Brief => Select every line in the rows below that contains the word "would". Letter case matters.

★ ★ ★ ★ ★

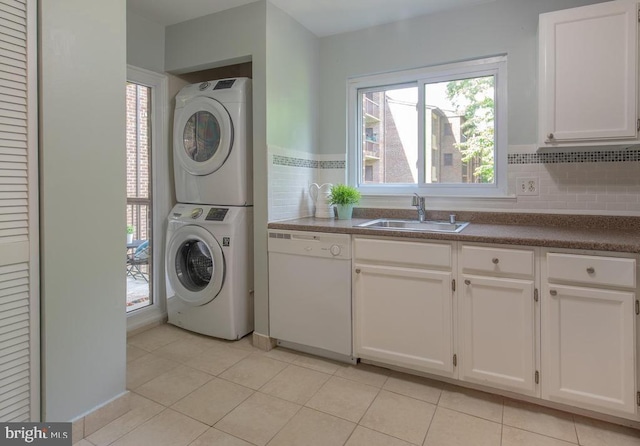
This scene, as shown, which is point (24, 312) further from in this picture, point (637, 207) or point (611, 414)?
point (637, 207)

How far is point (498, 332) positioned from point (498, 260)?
1.23 feet

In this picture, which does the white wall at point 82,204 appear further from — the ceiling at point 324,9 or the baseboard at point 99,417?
the ceiling at point 324,9

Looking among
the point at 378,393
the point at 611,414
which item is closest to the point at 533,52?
the point at 611,414

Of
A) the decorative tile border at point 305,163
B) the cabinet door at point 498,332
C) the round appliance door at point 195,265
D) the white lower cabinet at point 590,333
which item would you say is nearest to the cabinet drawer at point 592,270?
the white lower cabinet at point 590,333

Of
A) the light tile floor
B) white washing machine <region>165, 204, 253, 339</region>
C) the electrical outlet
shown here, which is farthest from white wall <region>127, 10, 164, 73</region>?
the electrical outlet

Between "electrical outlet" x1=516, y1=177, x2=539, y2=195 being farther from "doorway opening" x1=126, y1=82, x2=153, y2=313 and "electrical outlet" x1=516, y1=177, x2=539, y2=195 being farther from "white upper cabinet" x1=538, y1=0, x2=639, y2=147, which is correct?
"doorway opening" x1=126, y1=82, x2=153, y2=313

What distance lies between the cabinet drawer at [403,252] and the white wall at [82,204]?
4.32ft

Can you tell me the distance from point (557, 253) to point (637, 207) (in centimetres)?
87

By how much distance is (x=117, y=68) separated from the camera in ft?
5.63

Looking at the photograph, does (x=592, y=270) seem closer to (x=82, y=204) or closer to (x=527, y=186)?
(x=527, y=186)

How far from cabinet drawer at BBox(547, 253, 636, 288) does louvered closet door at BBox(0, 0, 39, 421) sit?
2303 millimetres

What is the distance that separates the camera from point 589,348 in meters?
1.68

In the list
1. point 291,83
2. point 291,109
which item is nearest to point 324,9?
point 291,83

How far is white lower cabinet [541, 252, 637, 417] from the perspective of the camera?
161 cm
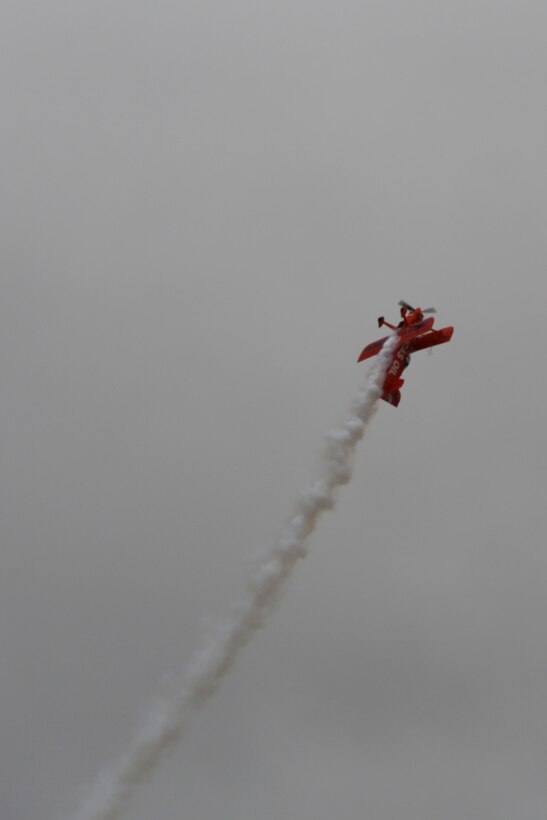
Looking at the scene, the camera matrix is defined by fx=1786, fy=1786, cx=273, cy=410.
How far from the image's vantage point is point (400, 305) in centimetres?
10044

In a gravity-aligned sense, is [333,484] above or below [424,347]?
below

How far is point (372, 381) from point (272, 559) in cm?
1141

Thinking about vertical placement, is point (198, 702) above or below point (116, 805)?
above

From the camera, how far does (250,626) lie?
325ft

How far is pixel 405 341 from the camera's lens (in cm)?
10025

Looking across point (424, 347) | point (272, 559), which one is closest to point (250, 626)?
point (272, 559)

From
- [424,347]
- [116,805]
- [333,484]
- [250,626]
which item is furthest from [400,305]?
[116,805]

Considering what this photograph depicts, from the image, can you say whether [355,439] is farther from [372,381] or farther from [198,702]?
[198,702]

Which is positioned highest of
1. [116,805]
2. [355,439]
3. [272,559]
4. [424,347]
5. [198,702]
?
[424,347]

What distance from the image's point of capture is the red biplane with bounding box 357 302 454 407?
9975 cm

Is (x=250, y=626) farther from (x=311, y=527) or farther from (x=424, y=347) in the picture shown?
(x=424, y=347)

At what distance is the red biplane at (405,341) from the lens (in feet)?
327

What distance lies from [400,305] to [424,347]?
2.73m

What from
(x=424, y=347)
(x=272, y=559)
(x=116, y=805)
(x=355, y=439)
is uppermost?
(x=424, y=347)
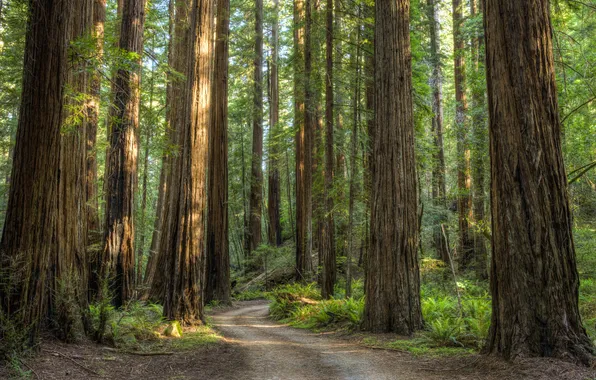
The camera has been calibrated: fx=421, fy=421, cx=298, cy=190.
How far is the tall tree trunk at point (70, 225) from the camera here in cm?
581

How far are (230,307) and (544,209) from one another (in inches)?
484

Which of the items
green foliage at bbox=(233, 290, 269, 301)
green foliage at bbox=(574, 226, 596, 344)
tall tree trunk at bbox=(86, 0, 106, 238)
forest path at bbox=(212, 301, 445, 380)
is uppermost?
tall tree trunk at bbox=(86, 0, 106, 238)

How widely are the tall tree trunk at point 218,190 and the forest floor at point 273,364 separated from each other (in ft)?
23.0

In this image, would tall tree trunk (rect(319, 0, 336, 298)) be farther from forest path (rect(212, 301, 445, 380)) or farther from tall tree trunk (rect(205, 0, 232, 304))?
tall tree trunk (rect(205, 0, 232, 304))

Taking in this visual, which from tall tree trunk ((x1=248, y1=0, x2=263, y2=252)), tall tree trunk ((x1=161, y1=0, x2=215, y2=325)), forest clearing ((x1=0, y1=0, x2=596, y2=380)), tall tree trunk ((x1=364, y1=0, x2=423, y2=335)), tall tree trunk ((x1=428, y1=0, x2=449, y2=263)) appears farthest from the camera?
tall tree trunk ((x1=248, y1=0, x2=263, y2=252))

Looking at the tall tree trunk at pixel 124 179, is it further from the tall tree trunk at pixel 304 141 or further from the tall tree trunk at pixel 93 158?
the tall tree trunk at pixel 304 141

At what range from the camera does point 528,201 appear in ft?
16.5

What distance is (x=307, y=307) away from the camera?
40.8ft

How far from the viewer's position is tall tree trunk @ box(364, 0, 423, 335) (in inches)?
320

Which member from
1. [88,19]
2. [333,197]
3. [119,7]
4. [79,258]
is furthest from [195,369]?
[119,7]

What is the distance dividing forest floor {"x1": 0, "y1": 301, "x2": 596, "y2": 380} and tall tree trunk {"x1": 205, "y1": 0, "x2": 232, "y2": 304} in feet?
23.0

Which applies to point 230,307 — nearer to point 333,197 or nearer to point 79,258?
point 333,197

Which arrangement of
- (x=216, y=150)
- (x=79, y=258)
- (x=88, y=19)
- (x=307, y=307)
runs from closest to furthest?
(x=79, y=258) → (x=88, y=19) → (x=307, y=307) → (x=216, y=150)

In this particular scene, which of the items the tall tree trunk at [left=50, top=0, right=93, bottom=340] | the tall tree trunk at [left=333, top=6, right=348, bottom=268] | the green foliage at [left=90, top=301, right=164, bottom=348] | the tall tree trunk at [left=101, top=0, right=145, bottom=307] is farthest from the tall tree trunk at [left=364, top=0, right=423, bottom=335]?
the tall tree trunk at [left=101, top=0, right=145, bottom=307]
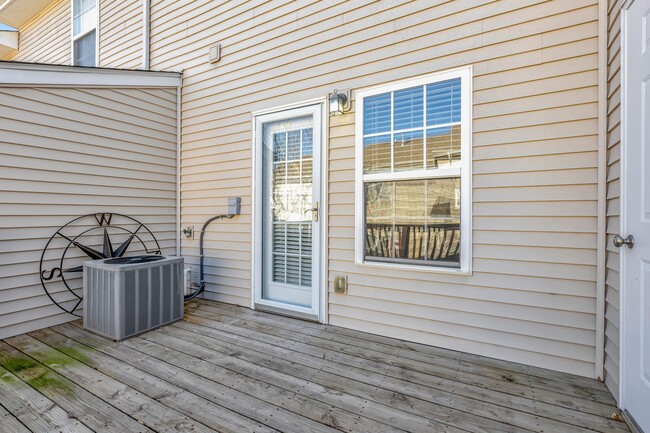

★ ★ ★ ★ ★

Answer in full =>
which item would you say is nearest to the cabinet drawer at point 592,270?
In this image, would tall tree trunk (rect(319, 0, 336, 298)) be farther from forest path (rect(212, 301, 445, 380)) or farther from tall tree trunk (rect(205, 0, 232, 304))?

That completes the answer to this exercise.